NEW PALTZ — The day after Labor Day 1992, with less than 24 hours before the open date for New Paltz’s all-new Lenape Elementary School, Principal Barbara Clinton had serious reservations that the school would be ready for the Grade 3, 4, and 5 students when busses arrived the next morning for the first day of school.
“When I first stepped foot in Lenape over that summer to see how construction was coming along it hit me that we weren’t going to be ready for opening day,” Clinton recalled. “It was Labor Day weekend and we didn’t have a certificate of occupancy (c/o) yet. I said to Superintendent Ira Glick, ‘What are we going to do?’ Dave Rhoers, who did the construction, worked through Labor Day weekend and met the building inspector at 7 AM on Tuesday and got the certificate, just hours before teachers arrived for class lists and orientation.”
With the c/o secured, other problems popped up during Lenape’s early days. With teachers and staff busy and without an assistant principal by her side, Clinton turned to a group of fifth graders to help the fledgling school get on its feet.
“I was working with the superintendent, deputy superintendent, business manager, and of course parents, but nobody knows what is going on in the school more than the students,” she said. “I decided that my Grade 5 students would be the leaders of the school, so the first day a representative from every class was chosen—a Lenape Leader—and I met with them every Monday. I asked them what works and what doesn’t work. They were in charge of the building—my ambassadors.”
Clinton’s three-year stop at Lenape was one of many on her road to the helm of NPHS, where she has been since the 1994-95 school year. Growing up in a family of four brothers outside of Albany, she graduated from SUNY New Paltz in 1970 with a degree in social studies, secondary education.

Given data →

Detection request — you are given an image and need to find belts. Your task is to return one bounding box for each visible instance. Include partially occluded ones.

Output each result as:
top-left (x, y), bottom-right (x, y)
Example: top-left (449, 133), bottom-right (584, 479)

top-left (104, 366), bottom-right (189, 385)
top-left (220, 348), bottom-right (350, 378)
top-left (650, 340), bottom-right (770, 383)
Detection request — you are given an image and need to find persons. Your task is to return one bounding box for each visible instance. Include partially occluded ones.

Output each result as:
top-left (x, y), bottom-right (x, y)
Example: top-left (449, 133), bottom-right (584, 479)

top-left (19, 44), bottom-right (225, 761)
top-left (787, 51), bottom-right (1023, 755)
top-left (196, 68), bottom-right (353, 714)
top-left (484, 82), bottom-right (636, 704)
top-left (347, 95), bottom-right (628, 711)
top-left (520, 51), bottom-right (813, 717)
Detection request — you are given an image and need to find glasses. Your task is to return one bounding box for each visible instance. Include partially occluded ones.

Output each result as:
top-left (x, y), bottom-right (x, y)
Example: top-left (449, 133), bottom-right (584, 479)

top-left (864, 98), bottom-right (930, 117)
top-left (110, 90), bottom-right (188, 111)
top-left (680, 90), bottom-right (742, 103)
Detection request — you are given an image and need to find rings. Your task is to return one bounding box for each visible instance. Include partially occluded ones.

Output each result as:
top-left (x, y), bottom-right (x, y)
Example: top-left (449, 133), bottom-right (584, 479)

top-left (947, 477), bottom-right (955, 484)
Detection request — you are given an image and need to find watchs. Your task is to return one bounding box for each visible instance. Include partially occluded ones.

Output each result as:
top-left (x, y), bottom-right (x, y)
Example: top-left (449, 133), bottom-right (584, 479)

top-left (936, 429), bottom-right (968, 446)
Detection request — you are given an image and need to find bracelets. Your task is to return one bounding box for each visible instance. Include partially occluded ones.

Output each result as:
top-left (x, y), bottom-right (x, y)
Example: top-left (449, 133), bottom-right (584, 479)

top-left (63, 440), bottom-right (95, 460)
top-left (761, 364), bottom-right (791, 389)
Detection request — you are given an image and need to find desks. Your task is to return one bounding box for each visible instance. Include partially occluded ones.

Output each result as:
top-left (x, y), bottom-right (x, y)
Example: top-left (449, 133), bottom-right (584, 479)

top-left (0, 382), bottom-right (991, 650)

Problem requirements →
Answer these questions about the article on Lenape Elementary School.
(a) At what time on Tuesday did Dave Rhoers meet the building inspector?
(b) On which day of the week did Clinton meet with the Lenape Leaders?
(c) In what year did Clinton graduate from SUNY New Paltz?

Task output →
(a) 7 AM
(b) Monday
(c) 1970